A branch of the Wells Fargo bank that was located next to the city hall building in the corner of Colt Street and Market Street shuttered its doors to customers last month.

Spokesperson for the California-based bank Kevin Friedlander said the closure resulted from a review of the company’s distribution network. He would not say whether there was a scarcity of customers to the branch which sat in one of the busiest streets in the city’s downtown business district.

City’s economic director Ruben Gomez said there was a letter that was sent to the city clerk’s office that explained the closure. “They had to move because there were some problems with the building,” said Gomez.
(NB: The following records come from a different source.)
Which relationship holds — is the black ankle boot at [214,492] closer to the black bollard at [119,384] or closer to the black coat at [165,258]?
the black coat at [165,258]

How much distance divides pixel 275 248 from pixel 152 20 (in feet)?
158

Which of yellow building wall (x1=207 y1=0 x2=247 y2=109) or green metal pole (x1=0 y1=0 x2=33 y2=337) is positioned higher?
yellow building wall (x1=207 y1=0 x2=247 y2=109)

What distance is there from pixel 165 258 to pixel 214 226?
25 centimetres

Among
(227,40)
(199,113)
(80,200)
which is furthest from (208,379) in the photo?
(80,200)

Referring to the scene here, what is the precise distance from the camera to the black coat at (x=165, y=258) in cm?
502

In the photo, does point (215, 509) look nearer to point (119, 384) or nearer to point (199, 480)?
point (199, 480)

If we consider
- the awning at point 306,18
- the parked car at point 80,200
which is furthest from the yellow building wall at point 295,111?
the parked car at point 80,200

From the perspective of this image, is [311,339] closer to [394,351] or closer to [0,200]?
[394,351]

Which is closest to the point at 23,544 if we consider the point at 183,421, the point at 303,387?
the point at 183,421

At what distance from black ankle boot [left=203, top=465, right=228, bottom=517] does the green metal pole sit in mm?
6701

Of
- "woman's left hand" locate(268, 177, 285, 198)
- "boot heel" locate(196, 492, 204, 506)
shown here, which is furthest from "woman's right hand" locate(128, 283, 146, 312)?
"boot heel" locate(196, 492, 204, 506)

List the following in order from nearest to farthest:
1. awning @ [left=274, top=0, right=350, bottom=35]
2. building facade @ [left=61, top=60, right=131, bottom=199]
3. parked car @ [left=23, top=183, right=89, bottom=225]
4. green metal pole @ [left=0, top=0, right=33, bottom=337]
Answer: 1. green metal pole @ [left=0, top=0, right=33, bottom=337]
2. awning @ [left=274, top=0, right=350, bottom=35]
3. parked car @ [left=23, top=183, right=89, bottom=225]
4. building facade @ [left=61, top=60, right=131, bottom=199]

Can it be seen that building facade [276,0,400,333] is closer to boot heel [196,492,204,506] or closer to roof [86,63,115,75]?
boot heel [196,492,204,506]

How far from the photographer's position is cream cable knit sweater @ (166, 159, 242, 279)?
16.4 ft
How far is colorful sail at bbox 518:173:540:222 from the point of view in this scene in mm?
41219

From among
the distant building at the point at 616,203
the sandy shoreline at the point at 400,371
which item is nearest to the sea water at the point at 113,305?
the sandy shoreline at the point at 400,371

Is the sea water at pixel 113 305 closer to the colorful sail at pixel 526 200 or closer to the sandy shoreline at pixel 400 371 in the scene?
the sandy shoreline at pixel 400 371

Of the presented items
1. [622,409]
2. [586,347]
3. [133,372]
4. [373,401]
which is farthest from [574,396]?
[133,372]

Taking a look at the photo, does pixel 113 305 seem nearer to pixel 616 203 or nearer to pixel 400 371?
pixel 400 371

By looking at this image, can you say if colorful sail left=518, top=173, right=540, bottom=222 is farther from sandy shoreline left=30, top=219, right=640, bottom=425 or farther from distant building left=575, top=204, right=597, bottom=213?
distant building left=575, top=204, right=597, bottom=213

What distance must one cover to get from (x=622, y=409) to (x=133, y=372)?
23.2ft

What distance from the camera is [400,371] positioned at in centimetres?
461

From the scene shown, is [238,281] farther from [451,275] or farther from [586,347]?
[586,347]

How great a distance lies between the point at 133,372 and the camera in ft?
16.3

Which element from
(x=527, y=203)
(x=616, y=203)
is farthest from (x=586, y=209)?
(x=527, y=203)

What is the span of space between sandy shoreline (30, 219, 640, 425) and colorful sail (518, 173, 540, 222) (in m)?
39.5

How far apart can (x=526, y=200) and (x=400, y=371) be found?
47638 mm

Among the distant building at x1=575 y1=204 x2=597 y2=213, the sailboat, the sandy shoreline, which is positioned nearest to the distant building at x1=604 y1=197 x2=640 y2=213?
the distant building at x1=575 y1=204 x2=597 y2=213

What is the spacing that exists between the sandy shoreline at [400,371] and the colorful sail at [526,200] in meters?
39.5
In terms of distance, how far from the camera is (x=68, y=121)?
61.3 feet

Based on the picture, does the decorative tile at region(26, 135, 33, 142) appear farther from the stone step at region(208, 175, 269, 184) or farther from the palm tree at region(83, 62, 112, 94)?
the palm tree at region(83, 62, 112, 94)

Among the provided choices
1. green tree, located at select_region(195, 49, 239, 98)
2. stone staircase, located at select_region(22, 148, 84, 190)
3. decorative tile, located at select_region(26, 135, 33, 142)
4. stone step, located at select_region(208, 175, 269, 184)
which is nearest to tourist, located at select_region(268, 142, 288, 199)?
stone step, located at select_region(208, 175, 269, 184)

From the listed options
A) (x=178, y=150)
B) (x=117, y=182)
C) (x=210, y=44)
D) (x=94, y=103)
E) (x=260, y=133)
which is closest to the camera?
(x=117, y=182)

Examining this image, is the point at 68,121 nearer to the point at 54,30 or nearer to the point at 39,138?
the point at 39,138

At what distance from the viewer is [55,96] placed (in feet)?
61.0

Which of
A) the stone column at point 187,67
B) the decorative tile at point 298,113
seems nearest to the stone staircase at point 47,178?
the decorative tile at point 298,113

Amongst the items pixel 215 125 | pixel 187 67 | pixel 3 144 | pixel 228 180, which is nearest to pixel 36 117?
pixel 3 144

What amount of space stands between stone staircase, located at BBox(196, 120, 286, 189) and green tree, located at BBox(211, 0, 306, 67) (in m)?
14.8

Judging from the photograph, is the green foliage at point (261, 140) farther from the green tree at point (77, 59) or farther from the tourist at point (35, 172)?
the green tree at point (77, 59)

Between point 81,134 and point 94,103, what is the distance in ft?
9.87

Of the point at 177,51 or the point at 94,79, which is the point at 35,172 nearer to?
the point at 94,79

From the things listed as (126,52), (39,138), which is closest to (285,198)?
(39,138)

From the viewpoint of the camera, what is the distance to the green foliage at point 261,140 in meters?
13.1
He said the building required repairs and there may have been mold contamination problems.

“It’s a bit of a business decision,” said Gomez. “I don’t know if the volume at the store was enough for them to relocate back at any point in time.” The branch has been stripped of the banks brand iconography indicating a permanent closure.

Gomez said he is aware the bank has been consolidating operations in the city. Indeed, Friedlander said the bank has multiple branches in the city. “With the closure of 167 Market Street, customers still have plenty of banking options in Paterson with four full service community banking stores with a combined eight ATMs located at 273 Crooks Ave., 1008 Madison Ave., 233 5th Ave. and 466 Chamberlain Ave,” said Friedlander.

Friedlander said there is also three Automated teller machines (ATMs) at nearby 150 Market Street which is across the street from the closed branch. He further said there are over 300 community banking stores and 470 ATMs throughout New Jersey.

Friedlander did not respond to a follow-up message asking how long the branch existed at the location.

The building in which the branch was housed is owned by one Mahmoud Odatalla who could not be reached for comments. Gomez said the building is not likely to remain vacant for a prolonged period of time.

“It’s an ideal corner of the city, we don’t expect it to be vacant for long,” said Gomez.